● Excerpt
Wednesday, January 31, 2024



New York Jewish schools welcome Israeli children after October 7 horror: ‘Light in the dark time.’

When Stephanie Cramer left her home in southern Israel for New York City three days after the October, 7, Hamas attack desperate to seek safety, she also had to find a school for her three-year-old daughter.

Luckily a friend told her that Rabbi Arthur Schneier Park East Day School on the Upper East Side was offering to enroll children from Israeli families — and Yarzen, 3, found a classroom, with the school waiving her $30,000-a-year tuition.

She was not alone.

At least 168 Israeli students have been placed in 22 private Jewish day schools in New York City, Westchester and Long Island following the Hamas massacre, according to the United Jewish Appeal-Federation of Jewish Philanthropy of New York (UJA).

And Jewish day schools across the country have seen a historic uptick in enrollment as more than 1,000 temporary Israeli students sought safety, according to the Enrollment Trend Report released earlier this month by Prizmah, Center for Jewish Day Schools.

The schools have also seen an uptick in demand from US parents transferring children from public schools since the Oct. 7 attacks, with 32% of those who moved children saying it was because of their previous schools’ response to the terrorist attacks.

Cramer, 30, who is also a U.S. citizen, left her husband, Erez, 30, who was deployed to Gaza to fight in Israel and brought their daughters Yarzen and 1-year-old Arava, to stay with her father in Hell’s Kitchen and feared finding a place for Yarzen would be difficult.

“I assumed it would be more complicated to find them a school mid-year,” said Cramer, who met her husband when they both served in the IDF.

“The moment I reached out they returned my call. The following day we came to see the school and the next day my 3-year-old started class in the early childhood development program.”

Rabbi Arthur Schneier Park East Day School (RASPEDS) welcomed 22 students from Israeli families following Oct. 7, after it sent out a memo to parents alerting them to their Open Doors Policy to Displaced Israeli Families.

“A lot of the schools [in Israel] had shut down right after the war began. Parents didn’t want their kids to be in lockdown again like during COVID,” Debbie Rochlin, principal of Rabbi Arthur Schneier Park East Day School, told The Post.

“Some parents felt they wanted to come to New York and have their children in a safe place.

“Our doors were open, and we were ready to provide a warm, nurturing environment for these students, ensuring that they can continue their academic journey without interruption.”

Rochlin says her faculty streamlined the admissions process by waiving all fees as well as tuition, and providing mental health counseling to students in need. Third grade, she noted, saw a particular uptick in Israeli students transferring in.

“It’s difficult in general for children to enter any school mid-year, let alone a foreign one, but our teachers and students embraced them,” Rochlin said.

● Supplied information
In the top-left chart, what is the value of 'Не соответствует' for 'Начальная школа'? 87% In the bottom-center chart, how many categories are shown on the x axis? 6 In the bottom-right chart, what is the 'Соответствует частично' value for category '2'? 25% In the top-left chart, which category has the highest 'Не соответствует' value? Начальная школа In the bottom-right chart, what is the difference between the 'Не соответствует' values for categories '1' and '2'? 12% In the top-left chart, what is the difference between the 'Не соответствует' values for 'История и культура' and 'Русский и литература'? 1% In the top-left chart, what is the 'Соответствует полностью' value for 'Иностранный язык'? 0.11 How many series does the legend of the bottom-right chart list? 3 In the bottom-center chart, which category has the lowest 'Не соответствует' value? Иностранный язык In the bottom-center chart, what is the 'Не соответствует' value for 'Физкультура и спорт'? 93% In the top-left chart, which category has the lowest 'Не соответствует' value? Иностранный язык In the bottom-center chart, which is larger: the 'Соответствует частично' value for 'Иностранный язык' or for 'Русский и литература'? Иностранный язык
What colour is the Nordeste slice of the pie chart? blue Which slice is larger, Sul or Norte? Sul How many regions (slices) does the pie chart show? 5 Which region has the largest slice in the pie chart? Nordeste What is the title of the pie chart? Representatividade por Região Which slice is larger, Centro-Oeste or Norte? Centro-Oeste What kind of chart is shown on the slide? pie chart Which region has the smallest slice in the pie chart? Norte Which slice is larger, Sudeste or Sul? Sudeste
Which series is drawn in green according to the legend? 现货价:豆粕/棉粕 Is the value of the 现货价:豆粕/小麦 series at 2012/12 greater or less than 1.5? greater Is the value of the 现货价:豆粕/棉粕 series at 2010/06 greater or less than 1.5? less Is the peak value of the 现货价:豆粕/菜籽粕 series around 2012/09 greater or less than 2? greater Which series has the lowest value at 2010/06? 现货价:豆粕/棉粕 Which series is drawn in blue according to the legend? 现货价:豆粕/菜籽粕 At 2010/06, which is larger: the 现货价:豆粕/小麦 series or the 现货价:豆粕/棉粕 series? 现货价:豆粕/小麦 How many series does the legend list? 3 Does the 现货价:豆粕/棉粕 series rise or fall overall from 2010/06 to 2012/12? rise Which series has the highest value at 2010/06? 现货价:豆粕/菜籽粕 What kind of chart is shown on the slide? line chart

● What the task requires
Please explain in one to three sentences why, according to the principal quoted in the article on New York Jewish schools, some Israeli parents brought their children to New York. The listing has no connection to the article on New York Jewish schools.

● Task response
Many schools in Israel shut down right after the war began, and parents didn't want their children in lockdown again as during COVID. Some parents wanted their children in a safe place in New York.